Nevertheless there is still the theme of duty, and/or a small light of hope amongst the disheartened men- ‘Men marched asleep. Many had lost their boots// But limped on, blood-shod.’ Even in shoes full of blood, the men march on, partly because they have to and they have been ordered to, partly because they have to protect themselves, but mainly towards that ‘distant rest’. This portrayal of dedication (to family, cause, life) is in contrast to the positive connotations of ‘bravery’ or ‘glory’. There is nothing positive about the men’s desire to push on, only desperation. This is heightened by the fact that this poem was written in 1917, 3 years after they were promised the war would end by Christmas 1914.

The second stanza could be likened to wakening from a dream- the men are ‘drunk with fatigue’ when a small but urgent voice calls ‘Gas!’ then more urgently, as the danger is fully understood- ‘GAS!’ following on from this is an avalanche of awkward words like ‘fumbling’, clumsy’ and ‘stumbling’ which adds to the urgent, staccato feeling of the stanza structure. This feeling of awkwardness augments itself, then becomes relief (‘just in time’) then turns into pity and excruciating empathy for the ‘someone’ who is ‘drowning’ under a ‘green sea’, as he is ‘yelling out’ and ‘flound’ring’ like a fish, wrenching at the emotions of the reader; and, it seems, of Owen himself.

In the 3rd and shortest stanza, Owen seems to be saying to the reader that the things he had seen were so horrific that he wished he were ‘blind’ himself.
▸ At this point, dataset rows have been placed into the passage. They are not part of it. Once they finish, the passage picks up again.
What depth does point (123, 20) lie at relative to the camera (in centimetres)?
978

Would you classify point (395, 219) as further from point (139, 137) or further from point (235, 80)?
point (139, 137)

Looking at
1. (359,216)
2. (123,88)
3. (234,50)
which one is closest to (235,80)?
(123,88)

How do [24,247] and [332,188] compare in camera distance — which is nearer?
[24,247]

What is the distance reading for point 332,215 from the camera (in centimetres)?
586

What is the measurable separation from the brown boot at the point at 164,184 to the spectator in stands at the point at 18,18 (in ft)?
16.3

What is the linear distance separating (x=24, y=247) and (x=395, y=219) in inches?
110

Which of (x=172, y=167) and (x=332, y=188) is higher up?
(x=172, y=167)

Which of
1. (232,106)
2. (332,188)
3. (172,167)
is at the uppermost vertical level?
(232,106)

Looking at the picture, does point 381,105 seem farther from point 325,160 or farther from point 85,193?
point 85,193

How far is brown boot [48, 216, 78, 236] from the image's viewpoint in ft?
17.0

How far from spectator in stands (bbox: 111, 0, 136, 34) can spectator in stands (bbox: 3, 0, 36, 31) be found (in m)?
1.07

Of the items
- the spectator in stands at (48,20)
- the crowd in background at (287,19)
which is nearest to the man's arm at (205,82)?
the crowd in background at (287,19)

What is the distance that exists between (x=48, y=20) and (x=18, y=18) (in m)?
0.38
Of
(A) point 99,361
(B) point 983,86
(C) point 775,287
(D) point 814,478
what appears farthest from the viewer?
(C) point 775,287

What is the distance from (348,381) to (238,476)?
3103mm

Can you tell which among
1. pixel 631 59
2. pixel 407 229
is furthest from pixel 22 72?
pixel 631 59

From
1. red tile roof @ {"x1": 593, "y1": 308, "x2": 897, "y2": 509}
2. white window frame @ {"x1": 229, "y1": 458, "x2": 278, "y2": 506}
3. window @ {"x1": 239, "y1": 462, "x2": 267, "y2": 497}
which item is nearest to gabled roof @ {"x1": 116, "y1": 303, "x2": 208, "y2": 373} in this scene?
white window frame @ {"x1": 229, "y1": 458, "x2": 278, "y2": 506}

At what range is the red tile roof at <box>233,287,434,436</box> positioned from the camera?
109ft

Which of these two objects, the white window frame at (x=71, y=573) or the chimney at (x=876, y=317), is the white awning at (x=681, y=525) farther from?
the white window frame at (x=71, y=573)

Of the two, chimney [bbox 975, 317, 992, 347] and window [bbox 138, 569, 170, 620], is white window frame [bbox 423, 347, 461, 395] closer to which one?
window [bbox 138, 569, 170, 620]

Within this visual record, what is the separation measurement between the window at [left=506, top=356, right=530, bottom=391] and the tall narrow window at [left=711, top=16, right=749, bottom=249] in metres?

He does this by saying that his sight is ‘helpless’, that in his dreams, (one would imagine a sanctuary) even in his dreams he is haunted by the man he saw die as he ‘plunges at me, guttering, choking, drowning.’ The end of this stanza is so abrupt as to have a painful effect on the reader, as if this description is a flashback of Owen’s that he cannot stop his ‘helpless’ subconscious mind from re-enacting in his dreams.

The last stanza is really Owen addressing the reader directly, having described to them the graphic things he had encountered. How there were so many dead that they ‘flung’ them in the wagon, how his dreams were so terrifying that they ‘smothered’ him and how horribly he had to watch his friends die, ‘gargling blood’.

He informs the reader that if they had seen what he had seen, they would not ‘tell with such high zest// To children ardent for some desperate glory,// The old Lie; Dulce et Decorem est//Pro patria mori.’ That ‘you’, ‘My friend’, the reader, would not dream of speaking of the war with ardour, if to create a utopian fantasy for one’s children; if at all.

The fact that Owen capitalises the L in ‘Lie’ along with the ending of the poem with the religiously indicative Latin phrase shows his sarcastic bitterness clearly- he wants the reader to empathise and feel as he feels when he thinks of how he was lied to about a place worse than hell, and even worse, how it was glorified.

In conclusion, Owen portrays the horror of war, with an incredibly graphic nature, as at complete odds with popular considerations. He fills the poem with themes of loss, blindness, illness, fatigue, death, blood, uncleanliness and deafness and likens war to a place worse than hell, worse than the reader could even imagine. He displays war as rife with sickening and squalid substance, and the effects it has on the soldiers who survive as incurable, corrupted, horrific, destructive and vile.